#### [EXTRACTED TEXT]
** Start **

Cited as an Example of Total Progressive Collapse

The total collapse of a building under construction in Bridgeport, Connecticut has been cited as an example total progressive collapse. On April 23, 1987, a planned sixteen-story building about halfway through its construction, collapsed due to deficient temporary temporary connections. The collapse killed 28 workers. 1  

This diagram shows the state of the building's construction at the time of the collapse. (Figure by Rachel Martin)

The building, which consisted of two adjacent towers, employed the lift-slab method of construction, patented by Youtz and Slick in 1948. This method consists of fabricating all of the floor slabs as a stack at ground level, then elevating the slabs up into their final positions using a hydraulic lifting apparatus. 2  

The L'Ambiance Plaza building had steel columns and poured concrete slab floors. Each column had a hydraulic jack at its top connected to a pair of lifting rods extending down to collars in the floor slabs. The floors were permanently attached to the columns once they were lifted into place.

Sheer walls were required to stabilize the building against lateral loads. The plans called for the installation of the sheer walls within three floors of the elevated stack of slabs. However, at the time of the collapse the sheer walls had been built up to only about five levels below the stack.

The report by Rachel Martin notes that prompt legal settlement preempted all investigation leaving the cause of the collapse unknown. It ennumerates five differerent collapse theories, most of them blaming construction procedures.

This photograph of the rubble of the L'Ambiance Plaza disaster shows a stack or broken yet substantially intact floor slabs in the center of the foreground. (Photo credit: National Institute for Standards and Technology)

Comparisons to the World Trade Center Collapses

Any comparisons of the L'Ambiance Plaza collapse to the collapses of WTC 1, 2, and 7 should note the following differences.

** End **

#### [RECORD EXCERPTS]
** Start **

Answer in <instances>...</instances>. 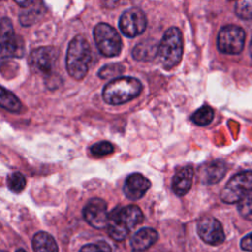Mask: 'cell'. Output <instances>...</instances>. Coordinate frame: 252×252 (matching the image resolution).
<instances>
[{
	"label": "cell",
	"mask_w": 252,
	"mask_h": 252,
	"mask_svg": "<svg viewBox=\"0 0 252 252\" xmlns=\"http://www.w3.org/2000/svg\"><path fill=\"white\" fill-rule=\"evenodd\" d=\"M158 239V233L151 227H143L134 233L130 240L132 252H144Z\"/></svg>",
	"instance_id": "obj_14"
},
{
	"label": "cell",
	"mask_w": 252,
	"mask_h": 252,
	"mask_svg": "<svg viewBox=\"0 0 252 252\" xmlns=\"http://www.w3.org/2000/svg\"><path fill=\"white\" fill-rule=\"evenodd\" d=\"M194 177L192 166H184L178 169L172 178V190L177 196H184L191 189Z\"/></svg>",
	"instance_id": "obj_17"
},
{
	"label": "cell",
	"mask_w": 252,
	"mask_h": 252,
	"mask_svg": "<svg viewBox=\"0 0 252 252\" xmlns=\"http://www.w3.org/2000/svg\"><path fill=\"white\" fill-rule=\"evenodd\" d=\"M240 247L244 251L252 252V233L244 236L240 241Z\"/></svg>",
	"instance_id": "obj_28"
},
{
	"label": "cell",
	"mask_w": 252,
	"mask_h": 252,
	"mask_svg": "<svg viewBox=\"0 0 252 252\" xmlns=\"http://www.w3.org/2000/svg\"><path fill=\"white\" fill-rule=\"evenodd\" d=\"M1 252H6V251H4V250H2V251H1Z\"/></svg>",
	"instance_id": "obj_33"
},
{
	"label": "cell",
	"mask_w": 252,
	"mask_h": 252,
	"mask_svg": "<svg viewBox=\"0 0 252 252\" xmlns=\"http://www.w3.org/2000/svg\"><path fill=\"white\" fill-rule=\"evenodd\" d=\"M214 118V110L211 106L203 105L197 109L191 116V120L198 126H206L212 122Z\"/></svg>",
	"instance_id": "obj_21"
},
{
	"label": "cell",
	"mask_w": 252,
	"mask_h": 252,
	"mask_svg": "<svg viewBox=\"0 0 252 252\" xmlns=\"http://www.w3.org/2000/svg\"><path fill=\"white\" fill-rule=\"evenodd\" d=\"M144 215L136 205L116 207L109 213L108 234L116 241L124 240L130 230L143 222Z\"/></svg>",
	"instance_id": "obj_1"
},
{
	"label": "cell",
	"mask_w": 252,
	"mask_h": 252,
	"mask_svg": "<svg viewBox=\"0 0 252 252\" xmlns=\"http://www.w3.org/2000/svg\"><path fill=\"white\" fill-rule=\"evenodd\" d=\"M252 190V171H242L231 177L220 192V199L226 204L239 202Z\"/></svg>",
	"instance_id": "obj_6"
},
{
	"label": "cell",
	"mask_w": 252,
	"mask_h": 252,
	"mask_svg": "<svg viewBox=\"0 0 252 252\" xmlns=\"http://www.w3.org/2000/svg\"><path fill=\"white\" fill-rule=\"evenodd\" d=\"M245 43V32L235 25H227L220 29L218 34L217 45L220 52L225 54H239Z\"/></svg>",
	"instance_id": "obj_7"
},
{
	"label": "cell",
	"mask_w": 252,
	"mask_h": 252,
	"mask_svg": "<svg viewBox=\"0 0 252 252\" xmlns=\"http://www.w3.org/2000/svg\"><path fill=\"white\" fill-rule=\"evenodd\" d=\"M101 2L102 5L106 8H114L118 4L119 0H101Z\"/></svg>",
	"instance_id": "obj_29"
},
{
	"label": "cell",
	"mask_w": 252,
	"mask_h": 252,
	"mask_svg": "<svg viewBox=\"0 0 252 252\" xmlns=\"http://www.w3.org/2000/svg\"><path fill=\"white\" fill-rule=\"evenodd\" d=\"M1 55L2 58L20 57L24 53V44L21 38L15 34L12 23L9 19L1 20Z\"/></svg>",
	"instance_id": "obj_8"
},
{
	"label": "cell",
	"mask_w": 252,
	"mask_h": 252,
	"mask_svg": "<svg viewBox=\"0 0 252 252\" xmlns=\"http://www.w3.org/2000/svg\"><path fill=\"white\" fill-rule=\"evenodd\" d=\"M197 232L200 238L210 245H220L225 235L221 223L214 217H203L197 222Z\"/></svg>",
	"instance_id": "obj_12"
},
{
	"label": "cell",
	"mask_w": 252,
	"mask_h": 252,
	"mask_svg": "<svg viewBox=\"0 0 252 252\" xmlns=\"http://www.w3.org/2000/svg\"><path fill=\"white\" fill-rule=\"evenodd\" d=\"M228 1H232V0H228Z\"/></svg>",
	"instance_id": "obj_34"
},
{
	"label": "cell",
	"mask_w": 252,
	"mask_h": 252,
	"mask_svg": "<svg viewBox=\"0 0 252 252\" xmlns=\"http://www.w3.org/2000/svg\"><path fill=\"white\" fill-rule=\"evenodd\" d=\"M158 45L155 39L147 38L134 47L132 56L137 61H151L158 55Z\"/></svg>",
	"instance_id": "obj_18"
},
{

** End **

#### [TO DO]
Can you copy out the whole L'Ambiance Plaza collapse text above, word for word?

#### [WORKED ANSWER]
Cited as an Example of Total Progressive Collapse

The total collapse of a building under construction in Bridgeport, Connecticut has been cited as an example total progressive collapse. On April 23, 1987, a planned sixteen-story building about halfway through its construction, collapsed due to deficient temporary temporary connections. The collapse killed 28 workers. 1  

This diagram shows the state of the building's construction at the time of the collapse. (Figure by Rachel Martin)

The building, which consisted of two adjacent towers, employed the lift-slab method of construction, patented by Youtz and Slick in 1948. This method consists of fabricating all of the floor slabs as a stack at ground level, then elevating the slabs up into their final positions using a hydraulic lifting apparatus. 2  

The L'Ambiance Plaza building had steel columns and poured concrete slab floors. Each column had a hydraulic jack at its top connected to a pair of lifting rods extending down to collars in the floor slabs. The floors were permanently attached to the columns once they were lifted into place.

Sheer walls were required to stabilize the building against lateral loads. The plans called for the installation of the sheer walls within three floors of the elevated stack of slabs. However, at the time of the collapse the sheer walls had been built up to only about five levels below the stack.

The report by Rachel Martin notes that prompt legal settlement preempted all investigation leaving the cause of the collapse unknown. It ennumerates five differerent collapse theories, most of them blaming construction procedures.

This photograph of the rubble of the L'Ambiance Plaza disaster shows a stack or broken yet substantially intact floor slabs in the center of the foreground. (Photo credit: National Institute for Standards and Technology)

Comparisons to the World Trade Center Collapses

Any comparisons of the L'Ambiance Plaza collapse to the collapses of WTC 1, 2, and 7 should note the following differences.